— BEGIN Given entries —

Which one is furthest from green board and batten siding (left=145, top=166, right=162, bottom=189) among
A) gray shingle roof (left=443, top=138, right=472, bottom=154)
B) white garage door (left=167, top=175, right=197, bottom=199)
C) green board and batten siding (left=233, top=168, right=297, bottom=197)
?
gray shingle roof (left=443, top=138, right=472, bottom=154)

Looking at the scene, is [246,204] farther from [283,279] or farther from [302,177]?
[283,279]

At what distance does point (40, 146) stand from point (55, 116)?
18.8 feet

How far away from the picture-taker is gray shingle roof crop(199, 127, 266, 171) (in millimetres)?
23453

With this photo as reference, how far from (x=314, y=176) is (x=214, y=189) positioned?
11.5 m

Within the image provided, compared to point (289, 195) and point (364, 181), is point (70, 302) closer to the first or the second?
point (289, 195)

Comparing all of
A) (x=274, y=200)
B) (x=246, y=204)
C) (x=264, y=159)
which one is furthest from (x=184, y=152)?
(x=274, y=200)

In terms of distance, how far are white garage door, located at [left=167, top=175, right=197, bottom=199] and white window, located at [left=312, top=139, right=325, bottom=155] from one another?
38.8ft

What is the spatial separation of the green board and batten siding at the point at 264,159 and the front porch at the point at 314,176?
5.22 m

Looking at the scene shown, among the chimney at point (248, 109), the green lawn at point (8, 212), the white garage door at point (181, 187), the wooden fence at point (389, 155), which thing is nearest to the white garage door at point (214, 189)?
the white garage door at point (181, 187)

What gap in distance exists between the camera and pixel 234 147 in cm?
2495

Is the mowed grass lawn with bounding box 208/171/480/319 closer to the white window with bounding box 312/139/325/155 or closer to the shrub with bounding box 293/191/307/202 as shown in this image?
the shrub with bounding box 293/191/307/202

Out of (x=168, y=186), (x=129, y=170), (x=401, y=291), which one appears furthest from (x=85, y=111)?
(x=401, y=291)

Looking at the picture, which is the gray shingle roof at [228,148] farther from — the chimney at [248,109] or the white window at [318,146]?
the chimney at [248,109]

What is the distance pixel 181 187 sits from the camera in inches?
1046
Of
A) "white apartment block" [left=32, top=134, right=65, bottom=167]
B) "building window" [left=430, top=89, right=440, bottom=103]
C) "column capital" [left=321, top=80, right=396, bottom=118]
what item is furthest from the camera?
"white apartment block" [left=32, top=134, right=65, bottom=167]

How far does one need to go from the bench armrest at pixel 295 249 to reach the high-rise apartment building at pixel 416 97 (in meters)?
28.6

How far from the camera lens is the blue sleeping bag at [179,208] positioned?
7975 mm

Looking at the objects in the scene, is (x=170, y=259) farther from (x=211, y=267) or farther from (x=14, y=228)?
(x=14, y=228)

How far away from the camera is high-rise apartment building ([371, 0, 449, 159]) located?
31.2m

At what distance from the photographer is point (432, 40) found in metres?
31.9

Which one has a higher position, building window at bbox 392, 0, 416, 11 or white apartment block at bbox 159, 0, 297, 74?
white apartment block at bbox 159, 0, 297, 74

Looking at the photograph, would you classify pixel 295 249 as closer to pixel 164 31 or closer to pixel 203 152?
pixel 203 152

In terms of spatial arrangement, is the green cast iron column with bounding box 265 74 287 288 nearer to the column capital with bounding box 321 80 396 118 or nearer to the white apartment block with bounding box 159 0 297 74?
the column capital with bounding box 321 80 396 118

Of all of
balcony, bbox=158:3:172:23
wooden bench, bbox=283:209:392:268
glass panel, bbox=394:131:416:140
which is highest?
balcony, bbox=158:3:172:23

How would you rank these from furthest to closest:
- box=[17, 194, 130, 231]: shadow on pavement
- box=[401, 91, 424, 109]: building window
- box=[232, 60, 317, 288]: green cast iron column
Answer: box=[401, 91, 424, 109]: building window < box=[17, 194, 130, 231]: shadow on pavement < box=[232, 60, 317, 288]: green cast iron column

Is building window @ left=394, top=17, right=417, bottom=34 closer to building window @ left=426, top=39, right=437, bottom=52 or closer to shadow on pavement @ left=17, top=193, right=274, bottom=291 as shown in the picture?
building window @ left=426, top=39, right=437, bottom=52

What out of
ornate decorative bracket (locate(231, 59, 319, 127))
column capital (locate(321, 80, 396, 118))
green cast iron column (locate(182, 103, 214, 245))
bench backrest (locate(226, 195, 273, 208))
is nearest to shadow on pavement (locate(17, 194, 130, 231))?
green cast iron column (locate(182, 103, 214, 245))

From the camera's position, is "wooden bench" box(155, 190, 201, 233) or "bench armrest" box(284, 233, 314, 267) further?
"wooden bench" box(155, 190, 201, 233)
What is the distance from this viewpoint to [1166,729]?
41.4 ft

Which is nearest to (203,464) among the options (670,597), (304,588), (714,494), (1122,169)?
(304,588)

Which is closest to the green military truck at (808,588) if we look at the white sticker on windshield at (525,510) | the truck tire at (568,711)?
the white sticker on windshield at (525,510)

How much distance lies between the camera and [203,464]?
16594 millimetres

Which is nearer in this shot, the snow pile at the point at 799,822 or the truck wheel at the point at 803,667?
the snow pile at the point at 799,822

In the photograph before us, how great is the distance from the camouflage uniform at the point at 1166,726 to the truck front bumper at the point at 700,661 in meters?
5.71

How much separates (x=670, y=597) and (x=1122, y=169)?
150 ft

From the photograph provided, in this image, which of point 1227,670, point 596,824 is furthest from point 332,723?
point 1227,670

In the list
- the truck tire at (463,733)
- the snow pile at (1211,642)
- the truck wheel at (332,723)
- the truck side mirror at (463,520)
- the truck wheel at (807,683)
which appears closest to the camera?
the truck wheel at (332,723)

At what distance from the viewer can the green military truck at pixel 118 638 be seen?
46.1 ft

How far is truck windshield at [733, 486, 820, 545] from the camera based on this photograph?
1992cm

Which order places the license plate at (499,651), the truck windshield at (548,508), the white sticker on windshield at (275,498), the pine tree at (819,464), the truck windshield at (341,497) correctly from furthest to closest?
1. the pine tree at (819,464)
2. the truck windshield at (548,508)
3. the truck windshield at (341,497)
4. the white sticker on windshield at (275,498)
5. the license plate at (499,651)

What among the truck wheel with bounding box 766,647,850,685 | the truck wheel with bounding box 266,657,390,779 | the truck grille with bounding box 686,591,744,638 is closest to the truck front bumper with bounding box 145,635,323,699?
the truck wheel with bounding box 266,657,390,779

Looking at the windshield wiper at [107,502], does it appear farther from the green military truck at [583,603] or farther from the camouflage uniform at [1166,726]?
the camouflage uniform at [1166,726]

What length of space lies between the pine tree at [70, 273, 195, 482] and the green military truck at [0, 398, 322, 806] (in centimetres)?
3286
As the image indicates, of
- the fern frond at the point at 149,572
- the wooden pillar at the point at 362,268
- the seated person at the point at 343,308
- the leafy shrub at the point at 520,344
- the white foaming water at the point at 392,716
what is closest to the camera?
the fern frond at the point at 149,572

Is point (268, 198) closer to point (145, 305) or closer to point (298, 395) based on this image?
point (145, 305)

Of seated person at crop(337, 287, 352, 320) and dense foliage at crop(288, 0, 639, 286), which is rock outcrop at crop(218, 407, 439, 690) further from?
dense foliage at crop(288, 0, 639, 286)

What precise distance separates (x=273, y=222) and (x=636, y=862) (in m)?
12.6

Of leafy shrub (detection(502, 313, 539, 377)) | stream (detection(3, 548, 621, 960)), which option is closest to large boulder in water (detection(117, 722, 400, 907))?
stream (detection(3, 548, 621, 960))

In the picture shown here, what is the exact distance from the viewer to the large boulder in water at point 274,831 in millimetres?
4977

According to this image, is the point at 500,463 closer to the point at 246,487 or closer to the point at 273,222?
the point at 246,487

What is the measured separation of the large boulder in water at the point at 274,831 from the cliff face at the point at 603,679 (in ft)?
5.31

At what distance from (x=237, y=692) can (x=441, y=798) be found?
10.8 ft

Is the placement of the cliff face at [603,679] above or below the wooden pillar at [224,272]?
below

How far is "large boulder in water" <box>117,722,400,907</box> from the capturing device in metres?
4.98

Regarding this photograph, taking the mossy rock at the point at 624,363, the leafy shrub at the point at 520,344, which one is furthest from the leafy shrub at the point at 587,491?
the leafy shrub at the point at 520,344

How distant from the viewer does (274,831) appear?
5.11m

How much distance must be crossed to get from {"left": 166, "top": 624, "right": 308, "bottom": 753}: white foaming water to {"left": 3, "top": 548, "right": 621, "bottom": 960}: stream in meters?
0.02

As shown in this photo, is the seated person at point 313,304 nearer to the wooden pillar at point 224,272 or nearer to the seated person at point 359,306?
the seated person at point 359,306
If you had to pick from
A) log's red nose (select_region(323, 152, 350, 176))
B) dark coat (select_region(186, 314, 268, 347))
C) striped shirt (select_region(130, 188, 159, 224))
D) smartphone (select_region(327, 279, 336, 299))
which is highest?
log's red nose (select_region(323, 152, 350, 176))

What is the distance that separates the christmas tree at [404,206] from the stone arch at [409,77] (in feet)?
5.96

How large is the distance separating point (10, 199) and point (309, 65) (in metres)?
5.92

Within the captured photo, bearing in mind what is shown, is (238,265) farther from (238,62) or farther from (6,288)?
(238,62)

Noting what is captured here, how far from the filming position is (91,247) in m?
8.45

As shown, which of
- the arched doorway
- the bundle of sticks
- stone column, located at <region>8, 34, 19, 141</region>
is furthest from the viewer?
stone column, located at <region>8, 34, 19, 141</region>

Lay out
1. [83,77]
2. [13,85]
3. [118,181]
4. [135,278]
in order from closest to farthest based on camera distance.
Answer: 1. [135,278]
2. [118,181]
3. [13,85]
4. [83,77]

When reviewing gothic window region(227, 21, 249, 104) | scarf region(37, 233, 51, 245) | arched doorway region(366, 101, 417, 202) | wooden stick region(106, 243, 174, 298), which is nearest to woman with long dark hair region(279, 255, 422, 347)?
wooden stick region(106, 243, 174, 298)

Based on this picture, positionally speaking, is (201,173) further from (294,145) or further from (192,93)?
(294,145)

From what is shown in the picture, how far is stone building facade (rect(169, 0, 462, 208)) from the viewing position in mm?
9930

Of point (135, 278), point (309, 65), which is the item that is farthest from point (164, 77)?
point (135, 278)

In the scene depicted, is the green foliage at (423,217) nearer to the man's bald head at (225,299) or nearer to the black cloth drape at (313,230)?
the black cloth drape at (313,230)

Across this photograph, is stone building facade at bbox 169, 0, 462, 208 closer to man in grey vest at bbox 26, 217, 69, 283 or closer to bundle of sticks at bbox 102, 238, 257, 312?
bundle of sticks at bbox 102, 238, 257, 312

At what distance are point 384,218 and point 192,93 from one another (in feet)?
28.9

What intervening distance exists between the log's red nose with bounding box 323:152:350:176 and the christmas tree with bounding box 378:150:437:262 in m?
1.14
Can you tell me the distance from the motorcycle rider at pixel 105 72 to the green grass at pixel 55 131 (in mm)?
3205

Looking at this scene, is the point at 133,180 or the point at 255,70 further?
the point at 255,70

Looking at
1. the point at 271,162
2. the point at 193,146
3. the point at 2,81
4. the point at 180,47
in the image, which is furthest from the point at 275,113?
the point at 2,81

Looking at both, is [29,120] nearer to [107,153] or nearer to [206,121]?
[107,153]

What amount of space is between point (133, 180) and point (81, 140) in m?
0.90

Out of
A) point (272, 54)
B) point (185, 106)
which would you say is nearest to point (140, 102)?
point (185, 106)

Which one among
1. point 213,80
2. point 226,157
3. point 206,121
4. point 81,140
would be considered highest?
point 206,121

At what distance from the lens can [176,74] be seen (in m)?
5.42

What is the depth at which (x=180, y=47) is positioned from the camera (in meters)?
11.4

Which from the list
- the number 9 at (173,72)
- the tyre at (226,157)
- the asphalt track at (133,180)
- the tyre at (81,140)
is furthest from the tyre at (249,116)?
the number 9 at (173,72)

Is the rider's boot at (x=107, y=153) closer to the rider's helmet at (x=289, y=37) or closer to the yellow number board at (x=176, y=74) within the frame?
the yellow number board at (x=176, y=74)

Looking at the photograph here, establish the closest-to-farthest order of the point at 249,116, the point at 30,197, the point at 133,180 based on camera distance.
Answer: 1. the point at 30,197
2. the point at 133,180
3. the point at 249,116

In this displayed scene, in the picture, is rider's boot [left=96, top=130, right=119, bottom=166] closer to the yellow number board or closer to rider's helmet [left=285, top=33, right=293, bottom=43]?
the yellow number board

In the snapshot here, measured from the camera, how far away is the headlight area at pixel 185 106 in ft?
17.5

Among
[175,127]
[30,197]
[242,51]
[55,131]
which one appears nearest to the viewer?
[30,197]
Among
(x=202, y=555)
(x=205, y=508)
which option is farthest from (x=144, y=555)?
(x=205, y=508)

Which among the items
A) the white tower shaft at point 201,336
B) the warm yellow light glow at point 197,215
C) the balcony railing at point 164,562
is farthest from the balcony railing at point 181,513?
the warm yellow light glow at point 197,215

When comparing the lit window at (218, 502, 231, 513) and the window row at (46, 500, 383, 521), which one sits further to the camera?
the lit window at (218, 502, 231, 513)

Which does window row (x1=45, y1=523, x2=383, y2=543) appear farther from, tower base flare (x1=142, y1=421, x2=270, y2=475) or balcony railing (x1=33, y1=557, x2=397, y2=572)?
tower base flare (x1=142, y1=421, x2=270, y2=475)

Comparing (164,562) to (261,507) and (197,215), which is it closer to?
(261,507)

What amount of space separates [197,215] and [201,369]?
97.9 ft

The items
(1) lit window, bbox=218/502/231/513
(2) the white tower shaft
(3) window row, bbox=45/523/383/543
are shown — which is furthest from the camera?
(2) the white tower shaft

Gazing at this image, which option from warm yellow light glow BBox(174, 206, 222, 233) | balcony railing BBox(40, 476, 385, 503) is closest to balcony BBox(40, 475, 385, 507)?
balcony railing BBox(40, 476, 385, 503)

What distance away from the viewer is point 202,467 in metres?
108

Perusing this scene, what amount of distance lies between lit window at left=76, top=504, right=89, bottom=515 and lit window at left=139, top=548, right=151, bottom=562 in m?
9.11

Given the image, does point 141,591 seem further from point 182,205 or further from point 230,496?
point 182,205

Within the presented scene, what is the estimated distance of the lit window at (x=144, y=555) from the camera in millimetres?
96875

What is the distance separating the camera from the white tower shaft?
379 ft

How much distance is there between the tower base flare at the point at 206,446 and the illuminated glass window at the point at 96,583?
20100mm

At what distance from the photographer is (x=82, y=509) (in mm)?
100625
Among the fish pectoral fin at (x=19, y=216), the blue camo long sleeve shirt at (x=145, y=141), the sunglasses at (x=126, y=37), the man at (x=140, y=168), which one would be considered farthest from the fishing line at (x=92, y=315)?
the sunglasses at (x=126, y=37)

— END Given entries —

_What you need to do_
Copy the lines of the listing from the line containing "Which does window" through the end of the listing, inclusive, reproducing each line without any change.

_Result of the task_
Which does window row (x1=45, y1=523, x2=383, y2=543) appear farther from, tower base flare (x1=142, y1=421, x2=270, y2=475) or balcony railing (x1=33, y1=557, x2=397, y2=572)?
tower base flare (x1=142, y1=421, x2=270, y2=475)

Comparing (164,562) to (261,507) and (197,215), which is it closer to?
(261,507)

What amount of space separates [197,215] and [201,369]?
97.9 ft

The items
(1) lit window, bbox=218/502/231/513
(2) the white tower shaft
(3) window row, bbox=45/523/383/543
are shown — which is furthest from the camera?
(2) the white tower shaft

Gazing at this image, which option from warm yellow light glow BBox(174, 206, 222, 233) | balcony railing BBox(40, 476, 385, 503) is closest to balcony BBox(40, 475, 385, 507)?
balcony railing BBox(40, 476, 385, 503)

What distance away from the viewer is point 202,467 in metres?
108

Perusing this scene, what amount of distance lies between lit window at left=76, top=504, right=89, bottom=515 and lit window at left=139, top=548, right=151, bottom=562 in m?
9.11

Given the image, does point 141,591 seem further from point 182,205 or further from point 230,496?
point 182,205

Within the presented scene, what is the estimated distance of the lit window at (x=144, y=555) from the camera in millimetres?
96875

What is the distance separating the camera from the white tower shaft?
379 ft

How much distance is there between the tower base flare at the point at 206,446 and the illuminated glass window at the point at 96,583?
20100mm

At what distance from the photographer is (x=82, y=509) (in mm)?
100625
Among the fish pectoral fin at (x=19, y=216), the blue camo long sleeve shirt at (x=145, y=141), the sunglasses at (x=126, y=37), the man at (x=140, y=168), which one would be considered farthest from the fishing line at (x=92, y=315)?
the sunglasses at (x=126, y=37)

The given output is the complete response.